▶ Task input
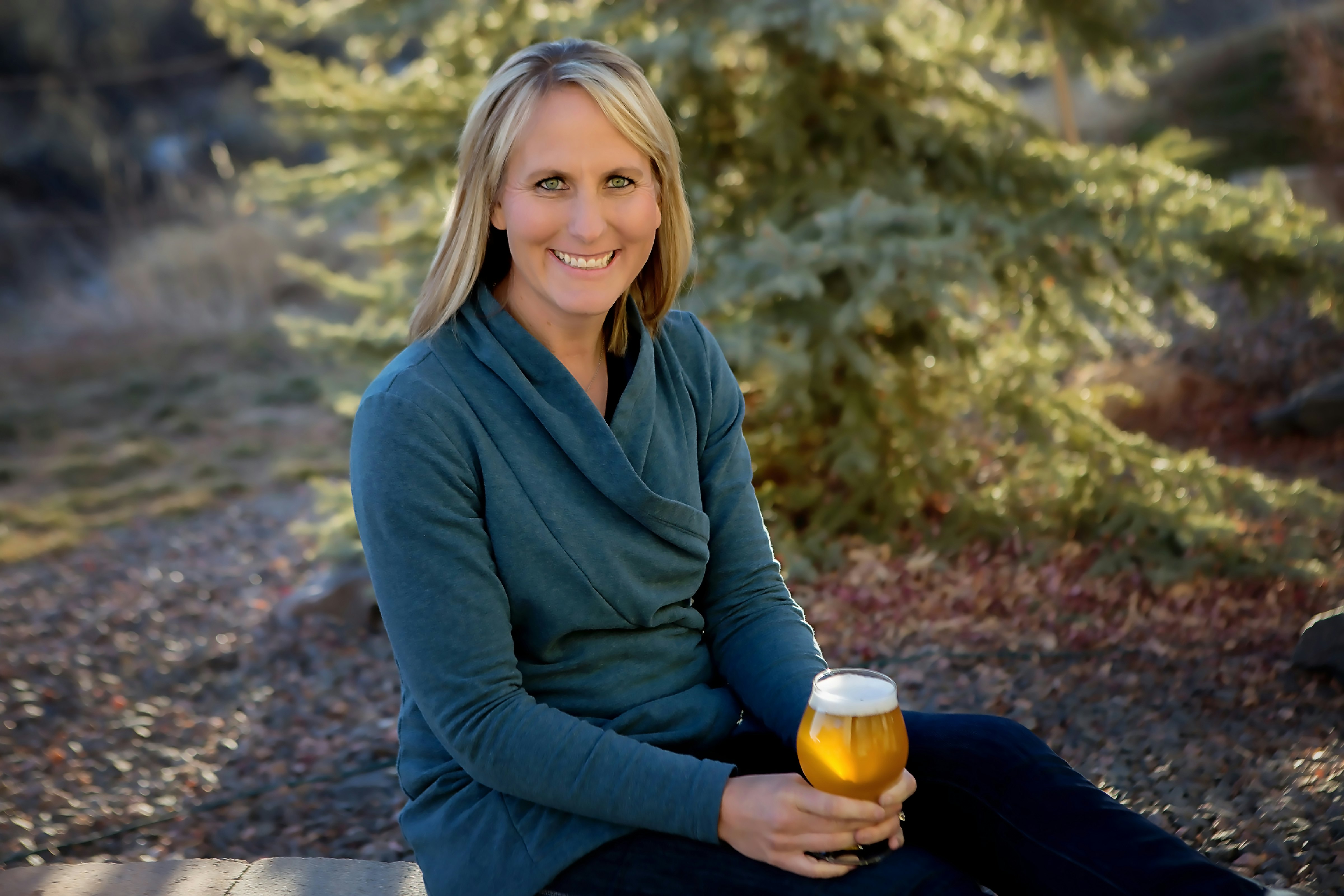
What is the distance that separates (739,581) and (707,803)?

...

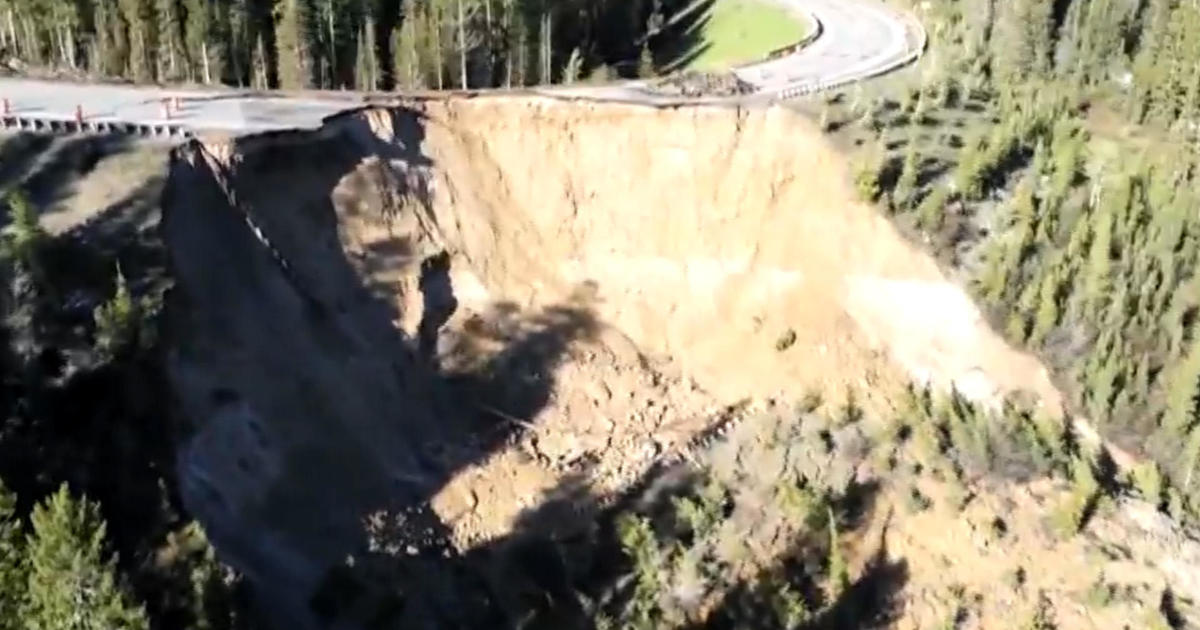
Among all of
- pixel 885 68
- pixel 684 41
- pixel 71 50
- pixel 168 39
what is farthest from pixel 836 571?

▶ What you will do
How many lines of the records above contain the string "pixel", counting case? Reply with the number alone.

▶ Reply to the exercise
5